The Reserve Bank of India offices
The Reserve Bank of India offices in Mumbai Image Credit: Bloomberg

Mumbai, New Delhi: The Reserve Bank of India on Friday put out the draft of a revival scheme for Yes Bank, which has been put under the control of the central bank.

India’s biggest bank, the State Bank of India (SBI) has expressed its willingness to make investment in Yes Bank and participate in its reconstruction scheme, the RBI said.

The RBI invited suggestions and comments from members of public, including the banks’ shareholders, depositors and creditors on the draft scheme. The draft has also been sent to Yes Bank and the SBI for their comments. The RBI will receive suggestions up to Monday (March 9) and thereafter, take a final view.

The other points of the draft are that all deposits with Yes Bank will continue in the same manner and with the same terms and conditions, completely unaffected by the scheme. Authorised capital shall stand altered to Rs50 billion (Dh2.49 billion) and number of equity shares will stand altered to Rs24 billion of Rs2 each. The investor bank shall agree to invest in the equity of reconstructed Yes Bank to the extent that post infusion, it holds 49 per cent shareholding in the reconstructed bank at a price not less than Rs10 (face value of Rs2) and premium of Rs8.

The investor bank shall not reduce its holding below 26 per cent before completion of three years from the date of infusion of the capital into Yes Bank. The board of directors of reconstructed Yes Bank will however, have the freedom to discontinue the services of the key managerial personnel (KMPs) at any point of time after following due procedure.

The offices and branches of reconstructed Yes Bank will continue to function in the same manner and at the same places they were functioning before the effective date, without in any way being affected by this scheme.

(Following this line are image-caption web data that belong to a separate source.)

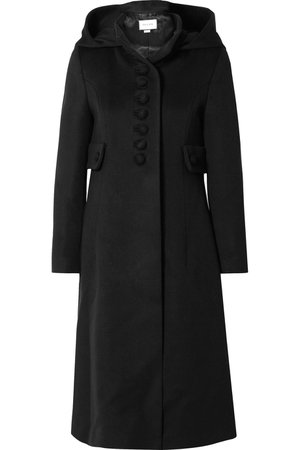 Gucci | Hooded wool coat | NET-A-PORTER.COM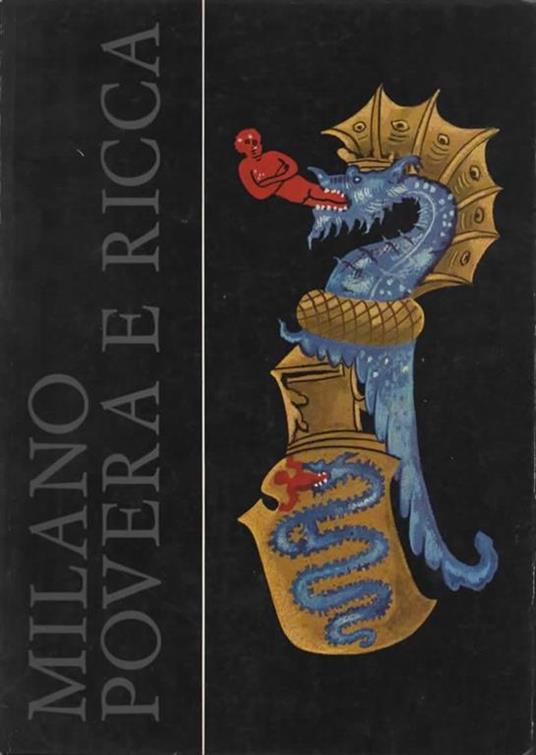 Milano povera e ricca - Giulia Bologna - copertina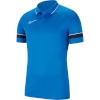 Nike Team T-särk lastele Dri-Fit Academy 21 Polo SS sinine CW6106 463 , suurus S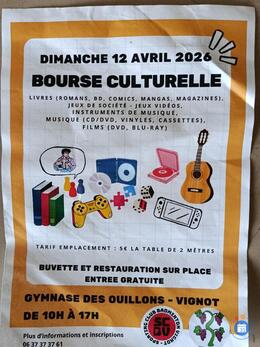 Image 1ere bourse culturelle du club de badminton de Vignot (photo 1)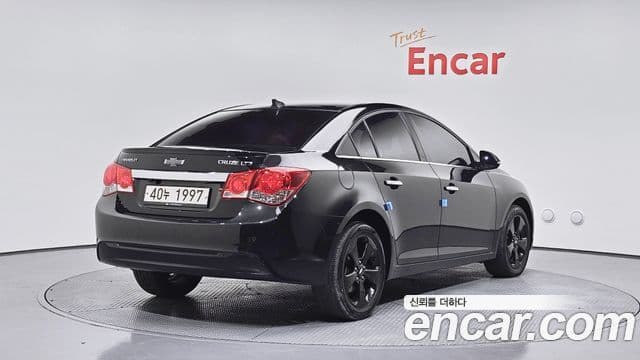 Chevrolet(GM대우) Cruze 2.0 LTZ+ The / новый Perfect чёрный, 2014 2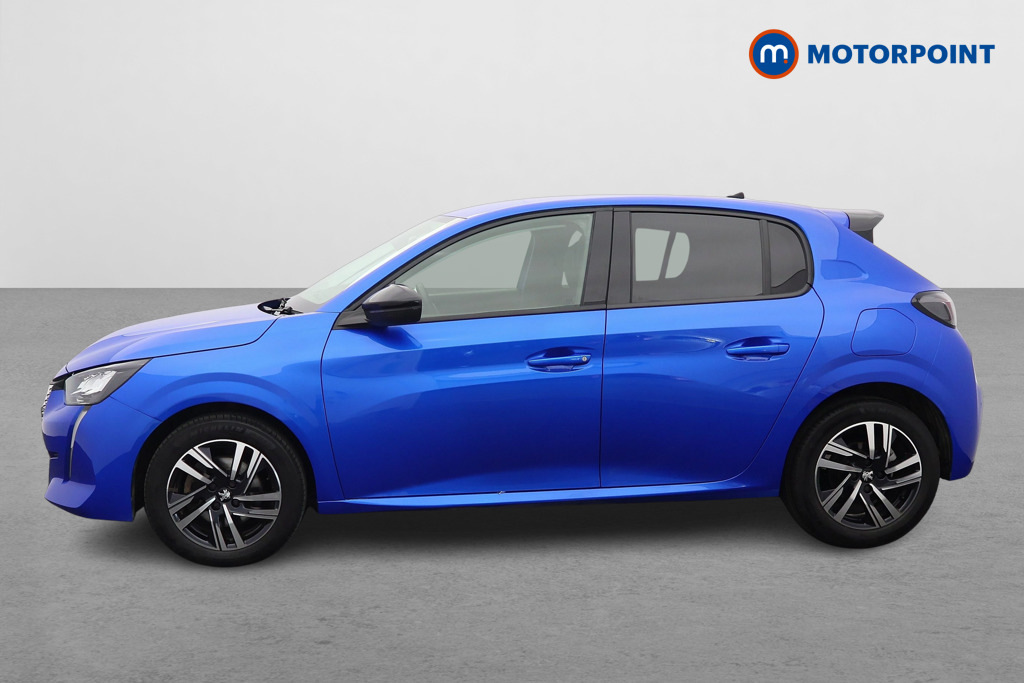 Peugeot 208 1.2 Puretech 100 Allure Premium -Plus Eat8 MM73UWX Blue #4
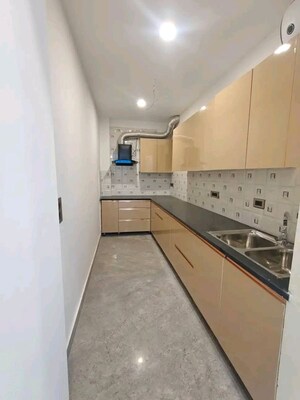 Kitchen in 3 BHK Builder Floor at Chattarpur – for Rent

The RBI said it will be open to the reconstructed Yes Bank to open new offices and branches or close down existing offices or branches, in accordance with the extant policy of the central bank.

From the appointed date, the office of the administrator of Yes Bank, appointed by the Reserve Bank, shall stand vacated, and a new board will be constituted.

The investor bank shall have two nominee directors appointed on the board of the reconstructed Yes Bank, while the RBI may appoint additional directors on the board.

It will be open to the board of directors of Yes Bank to co-opt more directors.

All the employees of reconstructed Yes Bank shall continue in its service with the same remuneration and on the same terms and conditions of service (T&C), including terms of determination of service and retirement, as were applicable to such employees immediately before the appointed date, at least for a period of one year.

Meanwhile, Finance Minister Nirmala Sitharaman on Friday said she said the bank was being monitored since 2017 and developments relating to it were being monitored on a day-to-day basis.

Since 2017, the central bank noticed governance issues and weak regulatory compliance at Yes Bank, besides wrong asset classification and risky credit decisions, she told reporters at a press conference.

On finding risky credit decisions, the RBI advised change in management, she said.

These decisions were taken in the interest of the bank’s health, and a new CEO was appointed in September 2018 and cleaning up of bank started, she said adding that investigative agencies too had found irregularities.